Asset Management
Thematic ETFs, Products Thrive, Hits AuM Record

No longer just entities for tracking a stock market index, ETFs now give investors the ability to plug into a specific theme, whether it is about "green" investing, luxury, ageing of populations or demand for water resources.
The trend of thematic exchange traded funds – entities tapping
into themes such as artificial intelligence, demographic change
or luxury – continued to thrive in May, with total assets
reaching a record $414 billion, up 3.1 per cent from April,
industry figures show.
Thematic ETFs and exchange traded products listed globally
gathered $1.57 billion of net new money in May, taking inflows
since January to $50.99 billion, above the $45.62 billion for the
same period a year earlier, according to ETFGI, a research firm
tracking the space.
These index-tracking structures have proliferated massively over
the past two decades, giving investors the ability to tap into
markets in one hit, or to fine-tune exposures to themes, sectors
and sources of return in a far simpler way than before. The
growth of ETFs proved particularly strong in the decade after the
2008 financial crisis when cheap liquidity helped markets rise,
playing to the strengths of beta investing as opposed to
alpha-pursuing structures such as active funds. (The trend of
“smart beta” funds tries to create a hybrid, in which investors
can target specific sources of return in a systematic way.)

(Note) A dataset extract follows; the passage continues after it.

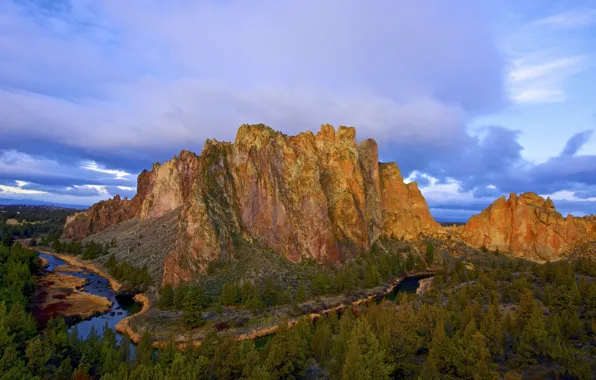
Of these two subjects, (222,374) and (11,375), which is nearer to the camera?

The figures benefited from a general uplift in financial markets
in May. The S&P 500 Index of US stocks, for example, rose
12.62 per cent from January to the end of May.
For the ETF/ETP sector overall, they hit a record of $9.1
trillion at the end of May 2021, driven by year-to-date net
inflows of $559.48 billion.
ETFs are typically open-ended, index-based funds. ETPs, on the
other hand are like ETFs in the way that they trade and settle,
but do not use an open-end fund structure.